### Exercise details
Once the pictures are set aside, copy the records below exactly as they stand.

### Data shown
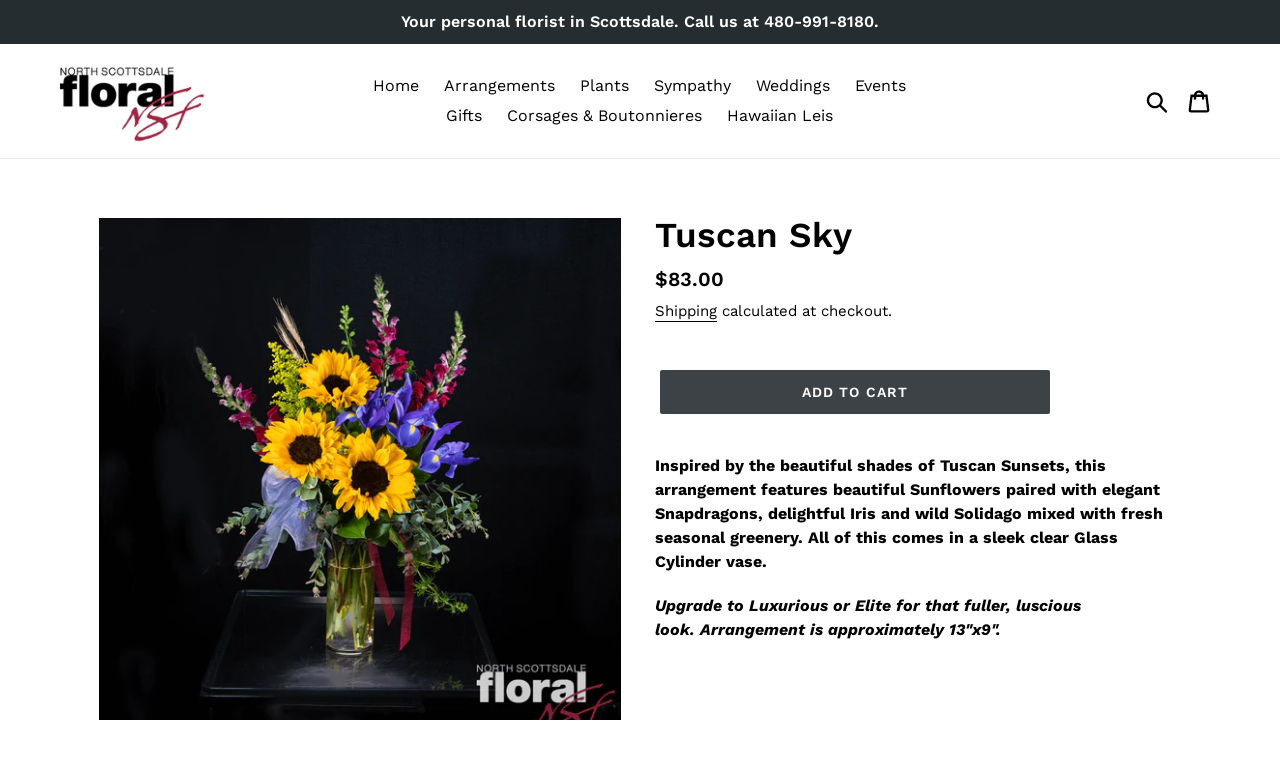

--- FILE ---
content_type: text/css
request_url: https://northscottsdalefloral.com/cdn/shop/t/16/assets/bold-upsell-custom.css?v=150135899998303055901757107597
body_size: -531
content:
/*# sourceMappingURL=/cdn/shop/t/16/assets/bold-upsell-custom.css.map?v=150135899998303055901757107597 */
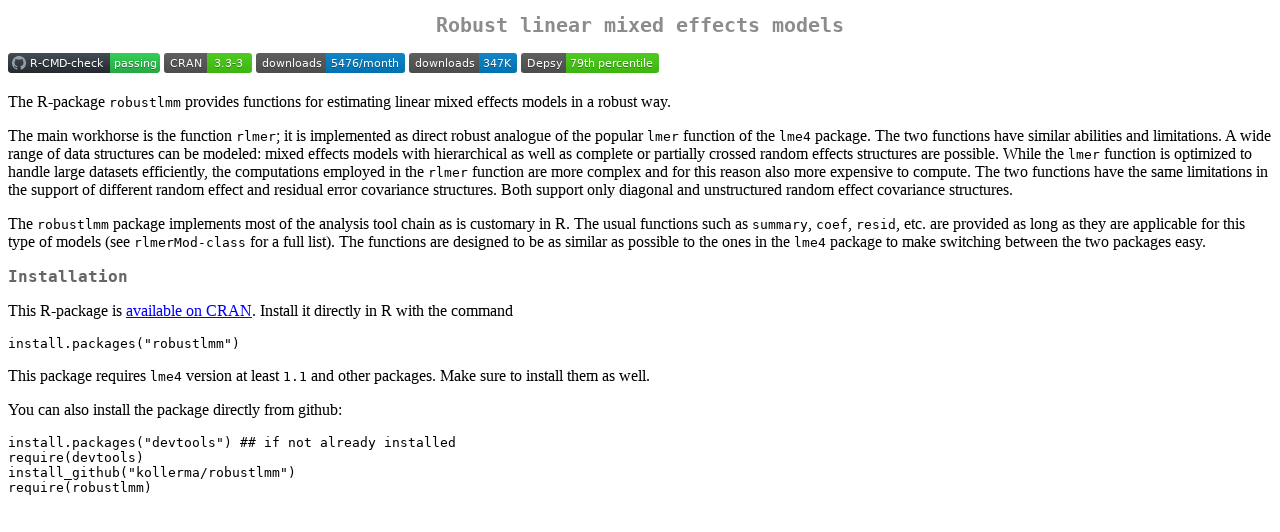

--- FILE ---
content_type: text/html
request_url: https://cran.uni-muenster.de/web/packages/robustlmm/readme/README.html
body_size: 1552
content:
<!DOCTYPE html>
<html xmlns="http://www.w3.org/1999/xhtml" lang="" xml:lang="">
<head>
  <meta charset="utf-8" />
  <meta name="generator" content="pandoc" />
  <meta name="viewport" content="width=device-width, initial-scale=1.0, user-scalable=yes" />
  <title>README</title>
  <style>
    code{white-space: pre-wrap;}
    span.smallcaps{font-variant: small-caps;}
    span.underline{text-decoration: underline;}
    div.column{display: inline-block; vertical-align: top; width: 50%;}
    div.hanging-indent{margin-left: 1.5em; text-indent: -1.5em;}
    ul.task-list{list-style: none;}
  </style>
  <link rel="stylesheet" href="../../../CRAN_web.css" />
</head>
<body>
<h1 id="robust-linear-mixed-effects-models">Robust linear mixed effects
models</h1>
<p><a
href="https://github.com/kollerma/robustlmm/actions/workflows/check-standard.yaml"><img
src="https://github.com/kollerma/robustlmm/actions/workflows/check-standard.yaml/badge.svg?branch=master"
alt="R-CMD-check" /></a> <a
href="https://CRAN.R-project.org/package=robustlmm"><img
src="https://www.r-pkg.org/badges/version/robustlmm"
alt="cran version" /></a> <a
href="https://cranlogs.r-pkg.org/badges/robustlmm"><img
src="https://cranlogs.r-pkg.org/badges/robustlmm" alt="downloads" /></a>
<a href="https://cranlogs.r-pkg.org/badges/grand-total/robustlmm"><img
src="https://cranlogs.r-pkg.org/badges/grand-total/robustlmm"
alt="total downloads" /></a> <a
href="http://depsy.org/package/r/robustlmm"><img
src="http://depsy.org/api/package/cran/robustlmm/badge.svg"
alt="Research software impact" /></a></p>
<p>The R-package <code>robustlmm</code> provides functions for
estimating linear mixed effects models in a robust way.</p>
<p>The main workhorse is the function <code>rlmer</code>; it is
implemented as direct robust analogue of the popular <code>lmer</code>
function of the <code>lme4</code> package. The two functions have
similar abilities and limitations. A wide range of data structures can
be modeled: mixed effects models with hierarchical as well as complete
or partially crossed random effects structures are possible. While the
<code>lmer</code> function is optimized to handle large datasets
efficiently, the computations employed in the <code>rlmer</code>
function are more complex and for this reason also more expensive to
compute. The two functions have the same limitations in the support of
different random effect and residual error covariance structures. Both
support only diagonal and unstructured random effect covariance
structures.</p>
<p>The <code>robustlmm</code> package implements most of the analysis
tool chain as is customary in R. The usual functions such as
<code>summary</code>, <code>coef</code>, <code>resid</code>, etc. are
provided as long as they are applicable for this type of models (see
<code>rlmerMod-class</code> for a full list). The functions are designed
to be as similar as possible to the ones in the <code>lme4</code>
package to make switching between the two packages easy.</p>
<h2 id="installation">Installation</h2>
<p>This R-package is <a
href="https://CRAN.R-project.org/package=robustlmm">available on
CRAN</a>. Install it directly in R with the command</p>
<pre><code>install.packages(&quot;robustlmm&quot;)</code></pre>
<p>This package requires <code>lme4</code> version at least
<code>1.1</code> and other packages. Make sure to install them as
well.</p>
<p>You can also install the package directly from github:</p>
<pre><code>install.packages(&quot;devtools&quot;) ## if not already installed
require(devtools)
install_github(&quot;kollerma/robustlmm&quot;)
require(robustlmm)</code></pre>
</body>
</html>


--- FILE ---
content_type: image/svg+xml
request_url: http://depsy.org/api/package/cran/robustlmm/badge.svg
body_size: 1127
content:
<svg xmlns="http://www.w3.org/2000/svg" width="138" height="20" role="img" aria-label="Depsy: 79th percentile"><title>Depsy: 79th percentile</title><linearGradient id="s" x2="0" y2="100%"><stop offset="0" stop-color="#bbb" stop-opacity=".1"/><stop offset="1" stop-opacity=".1"/></linearGradient><clipPath id="r"><rect width="138" height="20" rx="3" fill="#fff"/></clipPath><g clip-path="url(#r)"><rect width="45" height="20" fill="#555"/><rect x="45" width="93" height="20" fill="#4c1"/><rect width="138" height="20" fill="url(#s)"/></g><g fill="#fff" text-anchor="middle" font-family="Verdana,Geneva,DejaVu Sans,sans-serif" text-rendering="geometricPrecision" font-size="110"><text aria-hidden="true" x="235" y="150" fill="#010101" fill-opacity=".3" transform="scale(.1)" textLength="350">Depsy</text><text x="235" y="140" transform="scale(.1)" fill="#fff" textLength="350">Depsy</text><text aria-hidden="true" x="905" y="150" fill="#010101" fill-opacity=".3" transform="scale(.1)" textLength="830">79th percentile</text><text x="905" y="140" transform="scale(.1)" fill="#fff" textLength="830">79th percentile</text></g></svg>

### Task solution
--- FILE ---
content_type: text/css
request_url: https://northscottsdalefloral.com/cdn/shop/t/16/assets/bold-upsell-custom.css?v=150135899998303055901757107597
body_size: -531
content:
/*# sourceMappingURL=/cdn/shop/t/16/assets/bold-upsell-custom.css.map?v=150135899998303055901757107597 */

--- FILE ---
content_type: text/html
request_url: https://cran.uni-muenster.de/web/packages/robustlmm/readme/README.html
body_size: 1552
content:
<!DOCTYPE html>
<html xmlns="http://www.w3.org/1999/xhtml" lang="" xml:lang="">
<head>
  <meta charset="utf-8" />
  <meta name="generator" content="pandoc" />
  <meta name="viewport" content="width=device-width, initial-scale=1.0, user-scalable=yes" />
  <title>README</title>
  <style>
    code{white-space: pre-wrap;}
    span.smallcaps{font-variant: small-caps;}
    span.underline{text-decoration: underline;}
    div.column{display: inline-block; vertical-align: top; width: 50%;}
    div.hanging-indent{margin-left: 1.5em; text-indent: -1.5em;}
    ul.task-list{list-style: none;}
  </style>
  <link rel="stylesheet" href="../../../CRAN_web.css" />
</head>
<body>
<h1 id="robust-linear-mixed-effects-models">Robust linear mixed effects
models</h1>
<p><a
href="https://github.com/kollerma/robustlmm/actions/workflows/check-standard.yaml"><img
src="https://github.com/kollerma/robustlmm/actions/workflows/check-standard.yaml/badge.svg?branch=master"
alt="R-CMD-check" /></a> <a
href="https://CRAN.R-project.org/package=robustlmm"><img
src="https://www.r-pkg.org/badges/version/robustlmm"
alt="cran version" /></a> <a
href="https://cranlogs.r-pkg.org/badges/robustlmm"><img
src="https://cranlogs.r-pkg.org/badges/robustlmm" alt="downloads" /></a>
<a href="https://cranlogs.r-pkg.org/badges/grand-total/robustlmm"><img
src="https://cranlogs.r-pkg.org/badges/grand-total/robustlmm"
alt="total downloads" /></a> <a
href="http://depsy.org/package/r/robustlmm"><img
src="http://depsy.org/api/package/cran/robustlmm/badge.svg"
alt="Research software impact" /></a></p>
<p>The R-package <code>robustlmm</code> provides functions for
estimating linear mixed effects models in a robust way.</p>
<p>The main workhorse is the function <code>rlmer</code>; it is
implemented as direct robust analogue of the popular <code>lmer</code>
function of the <code>lme4</code> package. The two functions have
similar abilities and limitations. A wide range of data structures can
be modeled: mixed effects models with hierarchical as well as complete
or partially crossed random effects structures are possible. While the
<code>lmer</code> function is optimized to handle large datasets
efficiently, the computations employed in the <code>rlmer</code>
function are more complex and for this reason also more expensive to
compute. The two functions have the same limitations in the support of
different random effect and residual error covariance structures. Both
support only diagonal and unstructured random effect covariance
structures.</p>
<p>The <code>robustlmm</code> package implements most of the analysis
tool chain as is customary in R. The usual functions such as
<code>summary</code>, <code>coef</code>, <code>resid</code>, etc. are
provided as long as they are applicable for this type of models (see
<code>rlmerMod-class</code> for a full list). The functions are designed
to be as similar as possible to the ones in the <code>lme4</code>
package to make switching between the two packages easy.</p>
<h2 id="installation">Installation</h2>
<p>This R-package is <a
href="https://CRAN.R-project.org/package=robustlmm">available on
CRAN</a>. Install it directly in R with the command</p>
<pre><code>install.packages(&quot;robustlmm&quot;)</code></pre>
<p>This package requires <code>lme4</code> version at least
<code>1.1</code> and other packages. Make sure to install them as
well.</p>
<p>You can also install the package directly from github:</p>
<pre><code>install.packages(&quot;devtools&quot;) ## if not already installed
require(devtools)
install_github(&quot;kollerma/robustlmm&quot;)
require(robustlmm)</code></pre>
</body>
</html>


--- FILE ---
content_type: image/svg+xml
request_url: http://depsy.org/api/package/cran/robustlmm/badge.svg
body_size: 1127
content:
<svg xmlns="http://www.w3.org/2000/svg" width="138" height="20" role="img" aria-label="Depsy: 79th percentile"><title>Depsy: 79th percentile</title><linearGradient id="s" x2="0" y2="100%"><stop offset="0" stop-color="#bbb" stop-opacity=".1"/><stop offset="1" stop-opacity=".1"/></linearGradient><clipPath id="r"><rect width="138" height="20" rx="3" fill="#fff"/></clipPath><g clip-path="url(#r)"><rect width="45" height="20" fill="#555"/><rect x="45" width="93" height="20" fill="#4c1"/><rect width="138" height="20" fill="url(#s)"/></g><g fill="#fff" text-anchor="middle" font-family="Verdana,Geneva,DejaVu Sans,sans-serif" text-rendering="geometricPrecision" font-size="110"><text aria-hidden="true" x="235" y="150" fill="#010101" fill-opacity=".3" transform="scale(.1)" textLength="350">Depsy</text><text x="235" y="140" transform="scale(.1)" fill="#fff" textLength="350">Depsy</text><text aria-hidden="true" x="905" y="150" fill="#010101" fill-opacity=".3" transform="scale(.1)" textLength="830">79th percentile</text><text x="905" y="140" transform="scale(.1)" fill="#fff" textLength="830">79th percentile</text></g></svg>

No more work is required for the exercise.